Criminal law—Habeas corpus—Theft from mail and possession—Conviction and sentence—Whether writ available.

The applicant was tried in the Supreme Court of British Columbia before a judge and a jury on two counts of theft from the mail and two counts of possession. He was convicted on the four counts and was sentenced to the penitentiary. He applied to this Court for a writ of habeas corpus.

Held: The application should be dismissed.

The applicant was confined pursuant to convictions made and sentences imposed by a Court of competent criminal jurisdiction. The certificate of conviction was valid on its face. In these circumstances no relief could be afforded by way of habeas corpus. Goldhar v. The Queen, [1960] S.C.R. 431, applied.

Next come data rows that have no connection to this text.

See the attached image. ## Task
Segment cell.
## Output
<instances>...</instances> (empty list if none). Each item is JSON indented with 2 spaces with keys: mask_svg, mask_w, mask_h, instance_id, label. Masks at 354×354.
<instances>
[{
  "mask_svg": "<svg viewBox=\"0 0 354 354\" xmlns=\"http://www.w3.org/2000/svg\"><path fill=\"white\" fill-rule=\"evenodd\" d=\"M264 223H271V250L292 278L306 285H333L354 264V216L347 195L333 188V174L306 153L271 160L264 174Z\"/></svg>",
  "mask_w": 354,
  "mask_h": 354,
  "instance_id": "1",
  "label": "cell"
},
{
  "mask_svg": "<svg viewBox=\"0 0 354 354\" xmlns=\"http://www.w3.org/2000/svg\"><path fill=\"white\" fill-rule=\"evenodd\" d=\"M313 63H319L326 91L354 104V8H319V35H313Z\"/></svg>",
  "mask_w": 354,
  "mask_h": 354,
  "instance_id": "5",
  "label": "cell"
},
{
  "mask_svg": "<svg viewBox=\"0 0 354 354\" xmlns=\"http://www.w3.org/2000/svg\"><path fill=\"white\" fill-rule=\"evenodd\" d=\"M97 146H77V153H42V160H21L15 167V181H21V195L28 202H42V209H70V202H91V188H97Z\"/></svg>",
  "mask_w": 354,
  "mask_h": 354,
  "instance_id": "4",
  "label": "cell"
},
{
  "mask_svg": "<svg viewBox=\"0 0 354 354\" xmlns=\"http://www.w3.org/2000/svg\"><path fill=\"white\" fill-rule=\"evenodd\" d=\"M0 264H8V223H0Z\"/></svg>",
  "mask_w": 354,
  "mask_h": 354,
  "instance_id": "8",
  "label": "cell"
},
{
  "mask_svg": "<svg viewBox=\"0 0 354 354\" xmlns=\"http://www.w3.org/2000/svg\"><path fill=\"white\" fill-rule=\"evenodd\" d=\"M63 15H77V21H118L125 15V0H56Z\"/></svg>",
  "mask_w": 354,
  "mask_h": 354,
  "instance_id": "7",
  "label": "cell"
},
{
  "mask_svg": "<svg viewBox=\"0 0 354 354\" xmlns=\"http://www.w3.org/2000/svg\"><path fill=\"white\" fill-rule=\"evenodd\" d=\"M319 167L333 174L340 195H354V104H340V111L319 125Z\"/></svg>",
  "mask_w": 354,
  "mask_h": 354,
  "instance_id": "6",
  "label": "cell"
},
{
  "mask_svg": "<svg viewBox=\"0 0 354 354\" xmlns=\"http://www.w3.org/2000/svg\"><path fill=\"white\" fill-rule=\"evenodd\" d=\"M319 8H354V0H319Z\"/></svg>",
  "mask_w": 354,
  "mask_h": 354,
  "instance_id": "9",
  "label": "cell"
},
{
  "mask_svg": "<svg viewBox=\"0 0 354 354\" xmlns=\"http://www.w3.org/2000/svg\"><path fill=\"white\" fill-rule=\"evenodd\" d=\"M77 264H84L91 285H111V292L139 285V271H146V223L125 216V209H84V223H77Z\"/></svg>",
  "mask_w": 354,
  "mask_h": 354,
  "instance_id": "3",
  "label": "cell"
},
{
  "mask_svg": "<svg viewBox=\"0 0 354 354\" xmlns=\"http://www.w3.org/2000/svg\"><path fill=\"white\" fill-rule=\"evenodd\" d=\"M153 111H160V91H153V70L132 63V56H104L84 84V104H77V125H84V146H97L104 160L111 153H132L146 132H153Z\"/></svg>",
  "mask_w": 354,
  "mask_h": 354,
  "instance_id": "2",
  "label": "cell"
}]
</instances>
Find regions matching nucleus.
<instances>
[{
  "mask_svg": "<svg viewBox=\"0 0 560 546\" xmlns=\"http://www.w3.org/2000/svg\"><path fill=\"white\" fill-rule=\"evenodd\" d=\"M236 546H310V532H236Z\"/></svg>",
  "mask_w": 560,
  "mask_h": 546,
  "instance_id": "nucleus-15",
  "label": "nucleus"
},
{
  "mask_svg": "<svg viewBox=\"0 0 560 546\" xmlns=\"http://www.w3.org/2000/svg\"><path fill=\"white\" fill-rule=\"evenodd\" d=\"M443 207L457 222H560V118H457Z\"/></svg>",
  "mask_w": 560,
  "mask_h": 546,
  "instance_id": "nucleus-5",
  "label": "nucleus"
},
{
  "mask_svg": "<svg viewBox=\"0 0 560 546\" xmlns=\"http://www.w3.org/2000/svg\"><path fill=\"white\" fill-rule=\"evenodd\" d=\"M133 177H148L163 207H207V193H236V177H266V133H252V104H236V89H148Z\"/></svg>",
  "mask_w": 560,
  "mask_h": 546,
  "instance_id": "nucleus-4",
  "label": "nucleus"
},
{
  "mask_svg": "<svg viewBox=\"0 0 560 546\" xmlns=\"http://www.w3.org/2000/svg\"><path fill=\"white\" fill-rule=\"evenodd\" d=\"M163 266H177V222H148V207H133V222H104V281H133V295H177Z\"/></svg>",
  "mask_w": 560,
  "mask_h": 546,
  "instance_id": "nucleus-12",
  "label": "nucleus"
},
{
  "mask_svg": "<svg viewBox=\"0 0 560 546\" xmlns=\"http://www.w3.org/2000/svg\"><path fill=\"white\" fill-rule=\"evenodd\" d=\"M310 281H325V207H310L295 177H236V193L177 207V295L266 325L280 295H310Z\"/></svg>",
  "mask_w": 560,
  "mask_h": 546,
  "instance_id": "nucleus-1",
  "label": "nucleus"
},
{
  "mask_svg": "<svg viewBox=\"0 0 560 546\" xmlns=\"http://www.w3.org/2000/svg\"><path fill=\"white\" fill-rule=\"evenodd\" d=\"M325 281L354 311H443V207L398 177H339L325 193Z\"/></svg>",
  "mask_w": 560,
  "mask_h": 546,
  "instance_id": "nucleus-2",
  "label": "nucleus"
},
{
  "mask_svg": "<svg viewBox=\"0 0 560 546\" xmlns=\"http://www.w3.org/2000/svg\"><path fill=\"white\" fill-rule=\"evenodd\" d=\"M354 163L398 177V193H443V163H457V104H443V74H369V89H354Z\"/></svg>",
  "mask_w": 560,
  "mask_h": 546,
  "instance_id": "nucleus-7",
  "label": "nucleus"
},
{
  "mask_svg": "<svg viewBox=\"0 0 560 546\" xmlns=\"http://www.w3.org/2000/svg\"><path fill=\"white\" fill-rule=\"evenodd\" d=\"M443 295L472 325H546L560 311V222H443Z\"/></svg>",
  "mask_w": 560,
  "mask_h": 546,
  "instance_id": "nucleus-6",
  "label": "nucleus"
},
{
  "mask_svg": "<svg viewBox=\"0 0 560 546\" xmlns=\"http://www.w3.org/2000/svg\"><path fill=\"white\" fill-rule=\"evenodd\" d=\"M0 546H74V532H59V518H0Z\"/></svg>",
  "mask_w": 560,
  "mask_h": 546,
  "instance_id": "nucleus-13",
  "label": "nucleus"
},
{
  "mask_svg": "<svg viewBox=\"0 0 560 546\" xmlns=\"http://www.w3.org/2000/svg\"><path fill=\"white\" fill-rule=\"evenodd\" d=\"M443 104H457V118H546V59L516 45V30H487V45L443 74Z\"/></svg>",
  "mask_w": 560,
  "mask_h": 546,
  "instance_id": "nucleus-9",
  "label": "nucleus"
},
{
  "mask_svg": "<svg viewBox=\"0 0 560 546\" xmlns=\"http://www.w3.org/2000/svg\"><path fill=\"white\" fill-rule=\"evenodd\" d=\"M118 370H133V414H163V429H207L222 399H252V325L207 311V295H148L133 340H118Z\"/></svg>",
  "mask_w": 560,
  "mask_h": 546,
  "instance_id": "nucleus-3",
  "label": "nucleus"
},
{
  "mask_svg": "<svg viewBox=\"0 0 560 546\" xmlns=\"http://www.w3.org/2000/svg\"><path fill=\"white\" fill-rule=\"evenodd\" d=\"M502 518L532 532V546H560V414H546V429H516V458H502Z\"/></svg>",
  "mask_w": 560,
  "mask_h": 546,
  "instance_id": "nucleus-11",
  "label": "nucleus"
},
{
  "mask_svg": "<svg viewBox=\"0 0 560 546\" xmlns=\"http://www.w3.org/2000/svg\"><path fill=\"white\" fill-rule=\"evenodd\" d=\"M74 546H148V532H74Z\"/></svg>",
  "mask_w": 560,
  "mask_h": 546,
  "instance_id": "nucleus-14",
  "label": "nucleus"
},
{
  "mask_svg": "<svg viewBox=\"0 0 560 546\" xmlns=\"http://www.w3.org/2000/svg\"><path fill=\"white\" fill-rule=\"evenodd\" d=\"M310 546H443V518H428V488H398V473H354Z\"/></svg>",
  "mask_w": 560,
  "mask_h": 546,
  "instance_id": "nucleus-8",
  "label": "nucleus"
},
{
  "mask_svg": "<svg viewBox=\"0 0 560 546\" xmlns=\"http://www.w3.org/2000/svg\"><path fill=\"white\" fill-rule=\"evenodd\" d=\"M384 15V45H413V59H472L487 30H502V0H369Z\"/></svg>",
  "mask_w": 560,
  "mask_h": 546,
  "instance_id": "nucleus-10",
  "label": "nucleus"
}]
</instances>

Application for a writ of habeas corpus referred to the Court by Spence J. Application refused.

No one appearing for the applicant.

W. G. Burke-Robertson, Q.C., contra.

[Page 65]

The judgment of the Court was delivered by

CARTWRIGHT J.:—This is an application for a writ of habeas corpus ad subjiciendum, originally made before Spence J. and referred by him to the Court pursuant to Rule 72. The application is made in writing and the applicant did not appear and was not represented by counsel.

It appears from the certificate of sentence that the applicant was tried in the Supreme Court of British Columbia before Hutcheson J. and a jury on the following counts:

(1) Theft of money from mail.

(2) Theft of watch from mail.

(3) Possession of money stolen from mail.

(4) Possession of watch stolen from mail.

that he was convicted on all four counts and, on February 1, 1963, was sentenced on each of counts (1) and (2) to four years imprisonment in the penitentiary and on each of counts (3) and (4) to two years imprisonment in the penitentiary, the four sentences to run concurrently.

It appears therefore that the applicant is confined pursuant to convictions made and sentences imposed by a Court of competent criminal jurisdiction. The certificate of conviction is valid on its face. The reasons for judgment delivered in this Court in Goldhar v. The Queen[1] and the authorities therein discussed, make it clear that in these circumstances no relief can be afforded to the applicant by way of habeas corpus.

It follows that the application for a writ of habeas corpus should be dismissed and I would so order.

Application dismissed.



[1] [1960] S.C.R. 431, 33 C.R. 71, 126 C.C.C. 337, 25 D.L.R. (2d) 401.